#### DO THIS:
Extract every line of the entries below that contains the string "snapshot". Matching is case-sensitive.

#### RECORDS TO PROCESS:
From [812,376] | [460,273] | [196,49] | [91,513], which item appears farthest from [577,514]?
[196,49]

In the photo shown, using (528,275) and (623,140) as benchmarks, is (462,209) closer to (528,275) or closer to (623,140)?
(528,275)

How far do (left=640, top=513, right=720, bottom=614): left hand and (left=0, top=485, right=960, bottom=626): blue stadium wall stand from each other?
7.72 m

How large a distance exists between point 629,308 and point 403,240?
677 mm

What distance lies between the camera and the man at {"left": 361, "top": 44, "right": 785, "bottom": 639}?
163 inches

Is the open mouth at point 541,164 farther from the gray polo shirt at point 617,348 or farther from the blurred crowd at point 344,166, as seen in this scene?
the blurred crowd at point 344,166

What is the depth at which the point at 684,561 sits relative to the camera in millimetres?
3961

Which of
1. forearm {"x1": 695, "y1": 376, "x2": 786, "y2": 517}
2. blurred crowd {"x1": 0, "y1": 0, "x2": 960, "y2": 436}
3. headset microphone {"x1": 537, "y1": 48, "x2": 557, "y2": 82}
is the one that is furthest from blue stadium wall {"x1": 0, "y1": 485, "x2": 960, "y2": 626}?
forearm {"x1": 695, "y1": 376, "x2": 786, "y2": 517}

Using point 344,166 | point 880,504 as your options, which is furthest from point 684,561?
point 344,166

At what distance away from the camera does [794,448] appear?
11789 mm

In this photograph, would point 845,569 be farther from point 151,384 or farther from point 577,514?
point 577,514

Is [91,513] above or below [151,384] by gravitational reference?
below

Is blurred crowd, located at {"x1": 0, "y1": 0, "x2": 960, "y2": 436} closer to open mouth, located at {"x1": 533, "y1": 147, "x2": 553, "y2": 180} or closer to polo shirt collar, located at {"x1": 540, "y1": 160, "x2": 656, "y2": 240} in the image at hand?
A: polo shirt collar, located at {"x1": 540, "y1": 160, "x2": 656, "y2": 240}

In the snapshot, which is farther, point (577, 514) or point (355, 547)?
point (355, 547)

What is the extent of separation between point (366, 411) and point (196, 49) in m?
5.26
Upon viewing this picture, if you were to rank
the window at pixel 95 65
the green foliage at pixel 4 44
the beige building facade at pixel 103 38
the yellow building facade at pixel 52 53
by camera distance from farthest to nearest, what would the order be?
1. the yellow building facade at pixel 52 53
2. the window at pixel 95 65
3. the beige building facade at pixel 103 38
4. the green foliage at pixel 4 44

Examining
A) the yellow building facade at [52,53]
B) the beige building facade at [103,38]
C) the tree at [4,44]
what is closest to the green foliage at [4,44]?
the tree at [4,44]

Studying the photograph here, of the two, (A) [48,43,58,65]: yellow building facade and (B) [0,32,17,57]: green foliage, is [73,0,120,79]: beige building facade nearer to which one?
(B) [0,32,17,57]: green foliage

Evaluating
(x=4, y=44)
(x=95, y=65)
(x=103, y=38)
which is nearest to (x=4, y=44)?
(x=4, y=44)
--
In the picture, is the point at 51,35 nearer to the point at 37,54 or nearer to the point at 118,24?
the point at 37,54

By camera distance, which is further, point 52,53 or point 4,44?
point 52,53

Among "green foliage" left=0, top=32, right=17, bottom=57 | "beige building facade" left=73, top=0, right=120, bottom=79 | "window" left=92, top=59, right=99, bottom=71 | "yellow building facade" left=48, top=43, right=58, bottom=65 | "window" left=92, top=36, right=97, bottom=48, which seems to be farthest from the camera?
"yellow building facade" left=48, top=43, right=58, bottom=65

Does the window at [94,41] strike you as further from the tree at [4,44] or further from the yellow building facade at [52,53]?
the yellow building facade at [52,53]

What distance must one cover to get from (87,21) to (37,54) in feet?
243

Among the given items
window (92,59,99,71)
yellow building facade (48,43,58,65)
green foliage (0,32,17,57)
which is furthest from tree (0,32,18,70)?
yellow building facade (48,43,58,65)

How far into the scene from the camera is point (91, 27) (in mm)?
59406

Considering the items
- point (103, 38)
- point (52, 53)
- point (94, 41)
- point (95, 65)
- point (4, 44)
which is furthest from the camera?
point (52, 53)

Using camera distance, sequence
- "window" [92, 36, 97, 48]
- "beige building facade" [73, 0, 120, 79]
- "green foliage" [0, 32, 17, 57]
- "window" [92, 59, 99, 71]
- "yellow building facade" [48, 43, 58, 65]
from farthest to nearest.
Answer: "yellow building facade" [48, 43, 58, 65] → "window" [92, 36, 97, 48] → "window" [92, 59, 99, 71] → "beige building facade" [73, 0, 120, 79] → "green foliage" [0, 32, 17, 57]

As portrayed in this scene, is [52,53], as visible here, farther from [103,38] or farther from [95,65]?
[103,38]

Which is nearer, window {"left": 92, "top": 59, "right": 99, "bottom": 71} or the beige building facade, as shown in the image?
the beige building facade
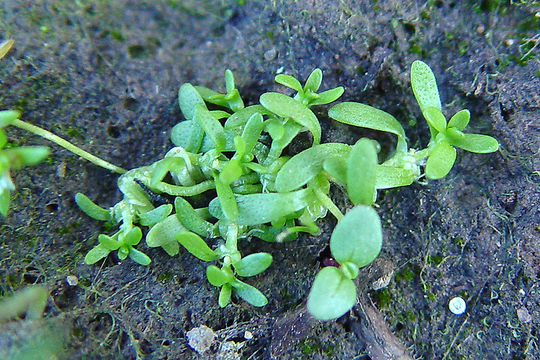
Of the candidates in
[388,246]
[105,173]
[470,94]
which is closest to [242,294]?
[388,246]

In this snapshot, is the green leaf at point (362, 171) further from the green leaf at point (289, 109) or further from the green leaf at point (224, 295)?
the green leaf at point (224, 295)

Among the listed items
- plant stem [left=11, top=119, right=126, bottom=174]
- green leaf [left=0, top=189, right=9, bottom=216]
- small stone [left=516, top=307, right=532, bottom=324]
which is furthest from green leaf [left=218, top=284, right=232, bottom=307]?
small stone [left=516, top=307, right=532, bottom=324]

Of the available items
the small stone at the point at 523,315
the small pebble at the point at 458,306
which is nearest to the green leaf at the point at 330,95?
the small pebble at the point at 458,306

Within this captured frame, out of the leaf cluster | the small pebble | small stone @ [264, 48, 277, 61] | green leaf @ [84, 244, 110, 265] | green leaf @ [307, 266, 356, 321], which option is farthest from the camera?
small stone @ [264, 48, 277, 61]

#### THE OUTPUT:
In the snapshot, which is farther, point (577, 514) or point (355, 547)?
In this snapshot, is the green leaf at point (362, 171) further from the green leaf at point (289, 109) or further from the green leaf at point (224, 295)?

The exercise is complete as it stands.